__To do__
Quote the Wabash College scholarship visit day article word for word, giving everything from "Dean Steve Klein" down to "get $12,500 per year.".

__Provided passage__

|by Jim Amidon • November 11, 2005|
Aside from Monon Bell, this really is a big day for Wabash. On Friday, the Admissions Office will host its second largest visit day of the year (second only to Honor Scholarship Weekend in March).
Nearly 200 young men arrived on campus Friday morning for Top 10 Scholarship Visit Day. The event has evolved into an opportunity for some of the brightest prospective students in Wabash’s applicant pool to visit the College. And there’s a lot of money on the line for those men who come for the weekend. (See photo album for pictures from today's visit)
Dean Steve Klein said students who are ranked in the top 10 percent of their high school graduating classes can qualify for up to $15,000 (per year) in scholarships. The guys in the top five percent get the biggest award, which is valued at $60,000 over four years; men who rank in the top 10 percent, but not the upper five percent, get $12,500 per year.
Offers this good usually come with catches. And there are a few in this case, too. The students have to attend the visit day; apply for admission; and be accepted.

__Stored rows__
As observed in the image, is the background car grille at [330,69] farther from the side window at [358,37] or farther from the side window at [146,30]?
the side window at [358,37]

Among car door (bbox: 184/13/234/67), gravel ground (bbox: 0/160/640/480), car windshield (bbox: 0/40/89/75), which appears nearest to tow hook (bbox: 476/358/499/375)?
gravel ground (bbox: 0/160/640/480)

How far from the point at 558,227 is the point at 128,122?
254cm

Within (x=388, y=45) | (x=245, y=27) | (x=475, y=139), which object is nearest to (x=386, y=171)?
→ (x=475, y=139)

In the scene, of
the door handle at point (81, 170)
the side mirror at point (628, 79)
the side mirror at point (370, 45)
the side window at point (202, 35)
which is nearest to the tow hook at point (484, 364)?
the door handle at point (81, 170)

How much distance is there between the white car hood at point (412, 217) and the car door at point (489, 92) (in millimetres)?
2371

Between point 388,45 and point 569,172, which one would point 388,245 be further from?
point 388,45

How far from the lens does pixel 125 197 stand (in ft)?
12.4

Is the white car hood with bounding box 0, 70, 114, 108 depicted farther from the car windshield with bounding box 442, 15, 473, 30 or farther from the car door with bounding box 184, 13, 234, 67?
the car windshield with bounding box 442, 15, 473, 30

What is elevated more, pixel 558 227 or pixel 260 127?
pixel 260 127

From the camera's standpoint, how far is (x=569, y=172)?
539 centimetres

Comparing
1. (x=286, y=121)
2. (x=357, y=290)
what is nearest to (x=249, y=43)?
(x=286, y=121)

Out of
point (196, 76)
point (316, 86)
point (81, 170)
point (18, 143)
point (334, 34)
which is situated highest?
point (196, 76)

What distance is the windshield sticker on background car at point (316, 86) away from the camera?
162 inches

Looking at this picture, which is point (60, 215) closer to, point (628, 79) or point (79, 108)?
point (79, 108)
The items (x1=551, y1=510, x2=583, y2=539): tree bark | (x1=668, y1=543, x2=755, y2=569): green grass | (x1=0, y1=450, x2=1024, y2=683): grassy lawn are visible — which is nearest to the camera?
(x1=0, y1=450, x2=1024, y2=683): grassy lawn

__Answer to the problem__
Dean Steve Klein said students who are ranked in the top 10 percent of their high school graduating classes can qualify for up to $15,000 (per year) in scholarships. The guys in the top five percent get the biggest award, which is valued at $60,000 over four years; men who rank in the top 10 percent, but not the upper five percent, get $12,500 per year.